Visual spatial reasoning items

□ □ □

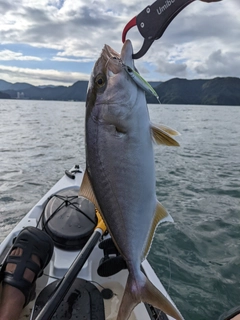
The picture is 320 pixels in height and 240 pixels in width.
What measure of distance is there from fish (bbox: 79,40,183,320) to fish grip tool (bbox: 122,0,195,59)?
306mm

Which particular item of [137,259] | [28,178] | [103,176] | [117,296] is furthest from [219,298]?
[28,178]

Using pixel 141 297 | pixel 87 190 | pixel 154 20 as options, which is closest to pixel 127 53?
pixel 154 20

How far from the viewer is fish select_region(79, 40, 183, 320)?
70.3 inches

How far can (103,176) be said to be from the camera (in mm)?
1817

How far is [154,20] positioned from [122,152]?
99 centimetres

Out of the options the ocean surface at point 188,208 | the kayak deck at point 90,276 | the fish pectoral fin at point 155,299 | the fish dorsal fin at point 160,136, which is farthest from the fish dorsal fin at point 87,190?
the ocean surface at point 188,208

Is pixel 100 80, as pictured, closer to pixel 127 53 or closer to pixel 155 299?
pixel 127 53

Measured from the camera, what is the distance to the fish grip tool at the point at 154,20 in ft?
6.56

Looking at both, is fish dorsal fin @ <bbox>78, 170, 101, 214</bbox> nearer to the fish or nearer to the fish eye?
the fish

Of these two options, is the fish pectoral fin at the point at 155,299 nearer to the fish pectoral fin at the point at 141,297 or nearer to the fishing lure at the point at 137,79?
the fish pectoral fin at the point at 141,297

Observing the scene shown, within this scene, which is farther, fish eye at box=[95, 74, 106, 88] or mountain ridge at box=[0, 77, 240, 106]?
mountain ridge at box=[0, 77, 240, 106]

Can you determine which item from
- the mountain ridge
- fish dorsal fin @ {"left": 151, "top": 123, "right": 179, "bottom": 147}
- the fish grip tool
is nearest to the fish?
fish dorsal fin @ {"left": 151, "top": 123, "right": 179, "bottom": 147}

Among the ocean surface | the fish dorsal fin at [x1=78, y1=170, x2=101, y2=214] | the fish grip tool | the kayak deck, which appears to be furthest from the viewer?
the ocean surface

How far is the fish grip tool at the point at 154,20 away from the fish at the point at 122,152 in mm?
306
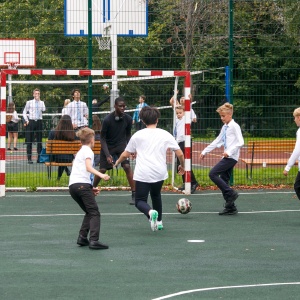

□ □ □

GIVEN TASK: Count the lines in the listing above that contain the string "bottom", treating case as significant. Reply with the number alone.

TASK RESULT: 2